Erneuerbare Energien: Kommunen müssen profitieren
Letzter Termin des Tages: das IHK-Forum im Ozeaneum. Unternehmerinnen und Unternehmer können ihre Fragen an die Politik stellen, diskutieren. Es geht unter anderem um Bürokratie, Energiekosten, den Ausbau erneuerbarer Energien. Ein Mann aus dem Publikum fragt Müller direkt: "Sie haben gesagt, die Onshore- und Offshore-Anlagen sollen weiter ausgebaut werden. Finden Sie nicht, dass es langsam reicht?"

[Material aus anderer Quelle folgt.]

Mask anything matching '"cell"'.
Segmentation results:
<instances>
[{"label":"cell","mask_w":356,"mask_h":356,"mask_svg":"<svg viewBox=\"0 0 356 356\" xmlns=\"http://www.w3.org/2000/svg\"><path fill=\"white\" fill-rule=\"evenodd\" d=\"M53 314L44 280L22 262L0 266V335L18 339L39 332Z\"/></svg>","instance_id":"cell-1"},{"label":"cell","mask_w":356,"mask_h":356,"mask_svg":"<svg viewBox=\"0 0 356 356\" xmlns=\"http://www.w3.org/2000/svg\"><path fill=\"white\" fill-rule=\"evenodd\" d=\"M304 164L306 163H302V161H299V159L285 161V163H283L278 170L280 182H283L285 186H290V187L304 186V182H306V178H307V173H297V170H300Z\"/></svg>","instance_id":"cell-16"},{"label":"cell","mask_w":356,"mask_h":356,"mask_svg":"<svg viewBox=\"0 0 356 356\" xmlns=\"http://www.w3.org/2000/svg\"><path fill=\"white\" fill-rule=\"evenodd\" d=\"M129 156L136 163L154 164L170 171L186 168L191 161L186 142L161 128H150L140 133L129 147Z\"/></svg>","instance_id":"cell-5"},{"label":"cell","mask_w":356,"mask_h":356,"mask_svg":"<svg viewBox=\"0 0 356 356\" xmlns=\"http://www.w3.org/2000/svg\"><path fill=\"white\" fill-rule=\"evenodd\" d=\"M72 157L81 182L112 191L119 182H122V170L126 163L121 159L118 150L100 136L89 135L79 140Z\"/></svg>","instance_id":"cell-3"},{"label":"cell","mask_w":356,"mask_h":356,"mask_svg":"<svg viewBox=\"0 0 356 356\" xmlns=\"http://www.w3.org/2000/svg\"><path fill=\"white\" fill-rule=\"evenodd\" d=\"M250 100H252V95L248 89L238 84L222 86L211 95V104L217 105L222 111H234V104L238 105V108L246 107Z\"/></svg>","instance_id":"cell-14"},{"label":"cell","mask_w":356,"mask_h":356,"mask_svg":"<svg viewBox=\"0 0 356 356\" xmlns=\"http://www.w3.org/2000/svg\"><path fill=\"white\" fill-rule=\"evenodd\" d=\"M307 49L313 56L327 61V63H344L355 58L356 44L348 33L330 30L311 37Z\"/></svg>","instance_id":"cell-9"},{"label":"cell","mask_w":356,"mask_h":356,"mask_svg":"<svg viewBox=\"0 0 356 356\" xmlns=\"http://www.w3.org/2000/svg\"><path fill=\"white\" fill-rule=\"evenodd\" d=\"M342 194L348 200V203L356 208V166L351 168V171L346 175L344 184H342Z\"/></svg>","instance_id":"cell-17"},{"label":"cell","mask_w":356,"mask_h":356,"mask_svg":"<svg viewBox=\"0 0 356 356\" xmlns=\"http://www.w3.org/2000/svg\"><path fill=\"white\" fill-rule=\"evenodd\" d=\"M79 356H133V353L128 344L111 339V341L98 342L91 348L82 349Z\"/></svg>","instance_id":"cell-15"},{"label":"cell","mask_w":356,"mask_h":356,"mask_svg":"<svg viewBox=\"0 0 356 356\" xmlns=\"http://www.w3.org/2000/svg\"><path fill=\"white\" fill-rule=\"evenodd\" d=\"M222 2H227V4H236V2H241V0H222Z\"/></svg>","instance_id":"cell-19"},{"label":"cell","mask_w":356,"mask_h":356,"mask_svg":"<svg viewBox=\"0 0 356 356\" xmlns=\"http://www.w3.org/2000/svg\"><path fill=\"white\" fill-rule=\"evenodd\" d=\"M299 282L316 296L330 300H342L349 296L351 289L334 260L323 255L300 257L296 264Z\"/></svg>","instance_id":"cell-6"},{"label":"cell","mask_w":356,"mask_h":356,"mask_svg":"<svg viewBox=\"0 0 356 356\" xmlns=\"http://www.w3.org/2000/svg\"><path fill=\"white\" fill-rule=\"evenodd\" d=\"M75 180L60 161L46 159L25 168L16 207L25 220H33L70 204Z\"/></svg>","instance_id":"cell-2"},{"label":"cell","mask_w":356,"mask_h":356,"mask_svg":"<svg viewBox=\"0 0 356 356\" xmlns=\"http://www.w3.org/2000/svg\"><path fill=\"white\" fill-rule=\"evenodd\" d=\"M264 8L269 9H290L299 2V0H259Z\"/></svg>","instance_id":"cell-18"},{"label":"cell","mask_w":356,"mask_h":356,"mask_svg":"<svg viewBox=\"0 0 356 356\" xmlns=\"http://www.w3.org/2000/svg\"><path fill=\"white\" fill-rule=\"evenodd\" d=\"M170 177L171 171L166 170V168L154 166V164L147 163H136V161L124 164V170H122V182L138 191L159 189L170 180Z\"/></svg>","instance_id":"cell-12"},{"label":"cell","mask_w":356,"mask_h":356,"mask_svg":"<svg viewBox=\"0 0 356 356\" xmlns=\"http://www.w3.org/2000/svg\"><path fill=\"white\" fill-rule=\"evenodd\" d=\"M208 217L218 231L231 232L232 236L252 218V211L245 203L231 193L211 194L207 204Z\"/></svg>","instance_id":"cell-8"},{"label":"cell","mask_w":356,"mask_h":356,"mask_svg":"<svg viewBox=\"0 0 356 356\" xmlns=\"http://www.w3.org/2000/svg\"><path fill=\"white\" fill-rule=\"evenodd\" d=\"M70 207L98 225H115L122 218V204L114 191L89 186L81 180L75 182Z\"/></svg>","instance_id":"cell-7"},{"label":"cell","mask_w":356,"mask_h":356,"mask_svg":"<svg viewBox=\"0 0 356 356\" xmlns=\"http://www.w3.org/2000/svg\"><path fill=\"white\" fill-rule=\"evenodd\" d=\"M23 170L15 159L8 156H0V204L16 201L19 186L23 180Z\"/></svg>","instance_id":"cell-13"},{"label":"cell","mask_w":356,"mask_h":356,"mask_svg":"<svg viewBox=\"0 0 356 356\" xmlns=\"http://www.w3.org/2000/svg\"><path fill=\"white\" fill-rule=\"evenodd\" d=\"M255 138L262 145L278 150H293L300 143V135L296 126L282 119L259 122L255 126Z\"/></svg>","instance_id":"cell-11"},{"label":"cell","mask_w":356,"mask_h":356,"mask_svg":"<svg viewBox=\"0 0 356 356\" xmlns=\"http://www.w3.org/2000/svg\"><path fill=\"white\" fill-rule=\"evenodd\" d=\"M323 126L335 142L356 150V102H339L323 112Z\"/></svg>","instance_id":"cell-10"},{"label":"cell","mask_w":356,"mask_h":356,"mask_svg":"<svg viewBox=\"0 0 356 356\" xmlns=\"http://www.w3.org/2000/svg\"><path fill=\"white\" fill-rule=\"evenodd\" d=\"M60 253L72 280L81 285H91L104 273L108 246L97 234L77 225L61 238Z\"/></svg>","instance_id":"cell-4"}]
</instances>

Müller sieht das anders. Sie verweist auf eine Studie des Fraunhofer-Instituts, Strom aus erneuerbaren Energien sei danach langfristig günstiger als fossile Alternativen. Kommunen, die Windkraftstandorte sind, müssten aber stärker profitieren, meint sie: "Das heißt, niedrigere Netzentgelte und eine stärkere Beteiligung an den Einnahmen."
Die Grünen in MV: Kein einfacher Wahlkampf
Die Grünen haben es in Mecklenburg-Vorpommern schwer. In den Umfragen liegt die AfD vorne, die Grünen mit 9 Prozent deutlich dahinter. Im bundesweiten ARD DeutschlandTrend kommen sie aktuell auf 14 Prozent. Claudia Müller setzt auf direkte Begegnungen mit Unternehmen und Bürgerinnen und Bürgern. Und auf die Vereinbarkeit von Ökologie und Ökonomie. Ob diese Botschaft bei den Wählerinnen und Wählern ankommt, entscheidet sich am 23. Februar.